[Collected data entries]

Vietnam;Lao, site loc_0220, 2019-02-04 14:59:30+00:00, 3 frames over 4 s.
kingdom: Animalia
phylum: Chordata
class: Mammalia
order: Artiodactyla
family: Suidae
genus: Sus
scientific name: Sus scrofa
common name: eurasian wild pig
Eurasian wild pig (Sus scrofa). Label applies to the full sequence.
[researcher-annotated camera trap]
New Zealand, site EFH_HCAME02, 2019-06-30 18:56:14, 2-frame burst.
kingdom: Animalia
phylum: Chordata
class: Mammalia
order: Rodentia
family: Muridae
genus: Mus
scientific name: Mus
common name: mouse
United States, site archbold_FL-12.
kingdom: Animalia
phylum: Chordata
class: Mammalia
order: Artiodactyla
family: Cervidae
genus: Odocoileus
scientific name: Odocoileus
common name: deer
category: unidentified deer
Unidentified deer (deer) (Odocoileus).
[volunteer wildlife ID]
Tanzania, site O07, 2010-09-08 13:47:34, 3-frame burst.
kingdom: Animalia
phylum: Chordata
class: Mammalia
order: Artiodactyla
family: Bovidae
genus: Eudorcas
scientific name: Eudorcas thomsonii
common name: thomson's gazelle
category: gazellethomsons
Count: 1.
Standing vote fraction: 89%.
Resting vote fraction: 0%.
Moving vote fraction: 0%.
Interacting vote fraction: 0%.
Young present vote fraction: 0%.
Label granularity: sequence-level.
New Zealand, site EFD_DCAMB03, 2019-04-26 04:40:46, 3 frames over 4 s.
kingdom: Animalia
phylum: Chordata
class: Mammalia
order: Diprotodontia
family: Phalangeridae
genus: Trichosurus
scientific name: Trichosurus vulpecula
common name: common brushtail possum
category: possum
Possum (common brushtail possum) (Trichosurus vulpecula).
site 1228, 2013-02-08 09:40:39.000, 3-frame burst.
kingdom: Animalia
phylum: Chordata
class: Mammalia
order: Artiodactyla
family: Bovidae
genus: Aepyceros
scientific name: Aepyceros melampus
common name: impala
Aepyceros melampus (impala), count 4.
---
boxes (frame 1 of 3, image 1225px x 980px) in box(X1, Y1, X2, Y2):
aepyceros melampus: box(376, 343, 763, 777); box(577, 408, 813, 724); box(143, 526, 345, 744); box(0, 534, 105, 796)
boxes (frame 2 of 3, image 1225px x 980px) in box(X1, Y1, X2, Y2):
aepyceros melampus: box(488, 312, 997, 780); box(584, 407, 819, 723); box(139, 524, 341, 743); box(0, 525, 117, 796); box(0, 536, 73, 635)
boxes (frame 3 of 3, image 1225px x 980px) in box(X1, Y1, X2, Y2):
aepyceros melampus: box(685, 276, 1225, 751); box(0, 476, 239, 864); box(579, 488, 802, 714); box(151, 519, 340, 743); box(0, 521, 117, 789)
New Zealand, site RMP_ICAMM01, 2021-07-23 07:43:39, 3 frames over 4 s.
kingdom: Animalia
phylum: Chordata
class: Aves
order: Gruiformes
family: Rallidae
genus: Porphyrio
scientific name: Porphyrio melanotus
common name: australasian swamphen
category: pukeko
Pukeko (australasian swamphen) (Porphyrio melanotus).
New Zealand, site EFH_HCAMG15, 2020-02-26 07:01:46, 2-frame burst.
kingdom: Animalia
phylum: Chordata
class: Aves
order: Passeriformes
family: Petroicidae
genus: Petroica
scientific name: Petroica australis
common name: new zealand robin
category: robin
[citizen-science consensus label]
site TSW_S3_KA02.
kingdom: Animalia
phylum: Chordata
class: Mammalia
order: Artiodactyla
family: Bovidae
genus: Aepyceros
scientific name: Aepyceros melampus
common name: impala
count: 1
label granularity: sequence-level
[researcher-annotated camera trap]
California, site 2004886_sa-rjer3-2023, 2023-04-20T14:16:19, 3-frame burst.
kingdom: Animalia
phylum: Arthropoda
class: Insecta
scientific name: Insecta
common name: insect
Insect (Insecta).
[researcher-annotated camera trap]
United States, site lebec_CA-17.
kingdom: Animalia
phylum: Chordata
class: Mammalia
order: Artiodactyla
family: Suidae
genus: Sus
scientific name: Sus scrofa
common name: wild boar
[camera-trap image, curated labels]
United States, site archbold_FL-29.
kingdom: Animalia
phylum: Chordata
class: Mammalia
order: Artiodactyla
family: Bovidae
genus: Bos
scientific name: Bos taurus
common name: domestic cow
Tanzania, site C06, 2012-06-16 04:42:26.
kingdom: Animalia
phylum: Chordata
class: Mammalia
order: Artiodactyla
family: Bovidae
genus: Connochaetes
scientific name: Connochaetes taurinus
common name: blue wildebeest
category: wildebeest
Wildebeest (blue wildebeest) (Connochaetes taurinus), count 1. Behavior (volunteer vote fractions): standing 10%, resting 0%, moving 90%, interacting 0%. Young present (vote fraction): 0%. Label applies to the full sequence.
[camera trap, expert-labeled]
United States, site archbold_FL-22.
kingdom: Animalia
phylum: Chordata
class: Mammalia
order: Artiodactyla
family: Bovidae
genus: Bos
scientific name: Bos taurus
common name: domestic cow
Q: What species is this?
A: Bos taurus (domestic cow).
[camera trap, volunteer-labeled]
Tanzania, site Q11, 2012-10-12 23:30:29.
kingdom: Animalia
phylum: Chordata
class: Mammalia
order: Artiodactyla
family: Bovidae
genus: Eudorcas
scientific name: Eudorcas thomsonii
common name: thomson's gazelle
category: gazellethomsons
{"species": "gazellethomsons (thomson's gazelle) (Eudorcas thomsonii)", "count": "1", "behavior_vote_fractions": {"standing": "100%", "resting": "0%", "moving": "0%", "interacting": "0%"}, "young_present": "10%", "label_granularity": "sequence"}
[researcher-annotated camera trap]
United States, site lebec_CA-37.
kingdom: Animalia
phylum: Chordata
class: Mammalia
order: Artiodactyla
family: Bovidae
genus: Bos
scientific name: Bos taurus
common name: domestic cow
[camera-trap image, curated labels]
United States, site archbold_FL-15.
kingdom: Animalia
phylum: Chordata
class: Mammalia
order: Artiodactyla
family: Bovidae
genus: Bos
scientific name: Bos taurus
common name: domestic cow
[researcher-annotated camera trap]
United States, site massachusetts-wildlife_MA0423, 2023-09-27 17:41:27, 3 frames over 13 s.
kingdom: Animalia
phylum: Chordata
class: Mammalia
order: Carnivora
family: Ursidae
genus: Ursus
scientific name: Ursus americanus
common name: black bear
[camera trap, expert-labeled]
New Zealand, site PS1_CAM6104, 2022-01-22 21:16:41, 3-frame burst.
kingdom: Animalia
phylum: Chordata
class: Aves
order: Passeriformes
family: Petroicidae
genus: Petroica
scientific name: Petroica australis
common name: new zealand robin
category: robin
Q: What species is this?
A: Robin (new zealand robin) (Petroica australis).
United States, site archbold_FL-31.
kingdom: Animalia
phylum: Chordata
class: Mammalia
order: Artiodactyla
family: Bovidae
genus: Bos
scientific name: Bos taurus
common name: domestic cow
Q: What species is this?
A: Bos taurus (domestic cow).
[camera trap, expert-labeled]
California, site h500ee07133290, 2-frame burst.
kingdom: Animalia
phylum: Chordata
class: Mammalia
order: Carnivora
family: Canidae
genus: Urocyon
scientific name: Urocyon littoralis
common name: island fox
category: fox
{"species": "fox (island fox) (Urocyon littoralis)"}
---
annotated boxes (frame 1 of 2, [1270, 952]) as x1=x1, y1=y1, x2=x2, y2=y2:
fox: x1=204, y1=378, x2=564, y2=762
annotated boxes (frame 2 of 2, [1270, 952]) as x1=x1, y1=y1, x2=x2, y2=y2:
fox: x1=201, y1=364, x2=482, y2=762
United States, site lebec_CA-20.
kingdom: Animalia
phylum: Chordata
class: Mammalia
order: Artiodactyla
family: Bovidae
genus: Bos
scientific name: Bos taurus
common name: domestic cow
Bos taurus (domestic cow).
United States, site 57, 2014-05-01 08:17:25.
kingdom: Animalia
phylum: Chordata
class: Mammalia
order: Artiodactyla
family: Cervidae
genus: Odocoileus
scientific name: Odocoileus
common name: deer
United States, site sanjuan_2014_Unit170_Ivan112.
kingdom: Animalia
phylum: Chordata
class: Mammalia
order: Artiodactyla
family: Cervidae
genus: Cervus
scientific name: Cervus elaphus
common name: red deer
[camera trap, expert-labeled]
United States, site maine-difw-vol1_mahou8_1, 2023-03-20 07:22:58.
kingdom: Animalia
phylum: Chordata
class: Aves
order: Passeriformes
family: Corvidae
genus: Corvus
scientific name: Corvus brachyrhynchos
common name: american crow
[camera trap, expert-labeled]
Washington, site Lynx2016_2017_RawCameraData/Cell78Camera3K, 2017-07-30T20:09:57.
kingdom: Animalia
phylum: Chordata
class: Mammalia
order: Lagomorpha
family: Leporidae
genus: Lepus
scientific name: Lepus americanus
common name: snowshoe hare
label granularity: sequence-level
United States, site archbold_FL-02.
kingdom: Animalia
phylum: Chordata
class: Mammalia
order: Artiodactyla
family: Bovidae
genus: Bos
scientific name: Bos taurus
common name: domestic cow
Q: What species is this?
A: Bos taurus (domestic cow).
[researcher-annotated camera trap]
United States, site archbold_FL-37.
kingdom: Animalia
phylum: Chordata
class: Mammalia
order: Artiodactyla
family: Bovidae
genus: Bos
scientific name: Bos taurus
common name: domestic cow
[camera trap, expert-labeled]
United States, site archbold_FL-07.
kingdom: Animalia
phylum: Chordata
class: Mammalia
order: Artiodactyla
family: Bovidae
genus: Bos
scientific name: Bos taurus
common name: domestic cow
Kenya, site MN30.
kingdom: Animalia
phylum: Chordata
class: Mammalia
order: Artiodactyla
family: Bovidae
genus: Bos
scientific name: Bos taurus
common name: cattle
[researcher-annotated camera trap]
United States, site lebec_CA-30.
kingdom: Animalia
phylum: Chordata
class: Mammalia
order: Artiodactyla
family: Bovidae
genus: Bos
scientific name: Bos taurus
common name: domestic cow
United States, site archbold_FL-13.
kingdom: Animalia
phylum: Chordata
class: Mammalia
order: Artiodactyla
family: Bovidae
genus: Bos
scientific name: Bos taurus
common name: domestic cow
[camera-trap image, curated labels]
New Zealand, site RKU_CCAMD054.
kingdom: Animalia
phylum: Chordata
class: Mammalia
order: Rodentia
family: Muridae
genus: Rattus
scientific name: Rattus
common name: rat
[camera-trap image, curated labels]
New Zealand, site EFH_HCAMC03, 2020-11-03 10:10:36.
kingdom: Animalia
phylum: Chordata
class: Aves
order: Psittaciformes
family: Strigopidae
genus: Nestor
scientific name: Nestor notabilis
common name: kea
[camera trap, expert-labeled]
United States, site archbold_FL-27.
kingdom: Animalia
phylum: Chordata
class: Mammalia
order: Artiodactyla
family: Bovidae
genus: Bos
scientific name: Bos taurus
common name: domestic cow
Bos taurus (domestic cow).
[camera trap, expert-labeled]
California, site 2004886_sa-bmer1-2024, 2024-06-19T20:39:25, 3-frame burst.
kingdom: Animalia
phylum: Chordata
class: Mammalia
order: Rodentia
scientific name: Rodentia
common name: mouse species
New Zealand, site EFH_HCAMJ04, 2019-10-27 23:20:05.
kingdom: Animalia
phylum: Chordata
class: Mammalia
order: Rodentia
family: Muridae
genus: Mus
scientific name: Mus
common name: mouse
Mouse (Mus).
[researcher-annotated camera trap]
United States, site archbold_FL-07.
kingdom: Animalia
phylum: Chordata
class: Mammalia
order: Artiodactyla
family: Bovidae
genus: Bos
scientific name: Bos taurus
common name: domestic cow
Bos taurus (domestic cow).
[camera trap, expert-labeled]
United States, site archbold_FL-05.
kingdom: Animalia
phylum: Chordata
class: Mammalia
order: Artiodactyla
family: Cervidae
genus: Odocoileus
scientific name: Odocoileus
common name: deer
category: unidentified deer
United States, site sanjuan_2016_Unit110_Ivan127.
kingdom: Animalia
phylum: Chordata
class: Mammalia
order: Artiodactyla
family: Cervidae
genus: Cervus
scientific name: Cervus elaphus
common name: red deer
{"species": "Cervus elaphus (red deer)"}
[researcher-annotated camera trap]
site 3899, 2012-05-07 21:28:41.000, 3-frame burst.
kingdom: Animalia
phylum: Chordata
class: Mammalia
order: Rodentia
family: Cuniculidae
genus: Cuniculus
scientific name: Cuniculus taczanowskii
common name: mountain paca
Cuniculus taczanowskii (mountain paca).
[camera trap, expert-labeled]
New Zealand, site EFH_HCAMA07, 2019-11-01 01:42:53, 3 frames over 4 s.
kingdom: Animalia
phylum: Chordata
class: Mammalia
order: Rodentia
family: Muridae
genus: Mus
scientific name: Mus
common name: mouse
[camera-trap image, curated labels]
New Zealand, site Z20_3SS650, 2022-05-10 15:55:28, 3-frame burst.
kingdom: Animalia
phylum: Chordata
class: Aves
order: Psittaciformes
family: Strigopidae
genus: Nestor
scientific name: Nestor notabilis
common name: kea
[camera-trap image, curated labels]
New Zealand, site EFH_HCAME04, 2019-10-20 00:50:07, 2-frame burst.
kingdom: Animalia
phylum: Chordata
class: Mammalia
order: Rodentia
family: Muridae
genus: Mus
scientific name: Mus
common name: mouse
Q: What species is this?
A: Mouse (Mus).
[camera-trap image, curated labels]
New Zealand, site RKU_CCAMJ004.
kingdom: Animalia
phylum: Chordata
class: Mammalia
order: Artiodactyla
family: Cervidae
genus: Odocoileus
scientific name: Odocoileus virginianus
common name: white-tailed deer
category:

▶ [WHAT NEEDS TO BE DONE] Filter the entries and copy out every line with the word "over".

▶ [OUTPUT FOR THIS EXERCISE]
Vietnam;Lao, site loc_0220, 2019-02-04 14:59:30+00:00, 3 frames over 4 s.
New Zealand, site EFD_DCAMB03, 2019-04-26 04:40:46, 3 frames over 4 s.
New Zealand, site RMP_ICAMM01, 2021-07-23 07:43:39, 3 frames over 4 s.
United States, site massachusetts-wildlife_MA0423, 2023-09-27 17:41:27, 3 frames over 13 s.
New Zealand, site EFH_HCAMA07, 2019-11-01 01:42:53, 3 frames over 4 s.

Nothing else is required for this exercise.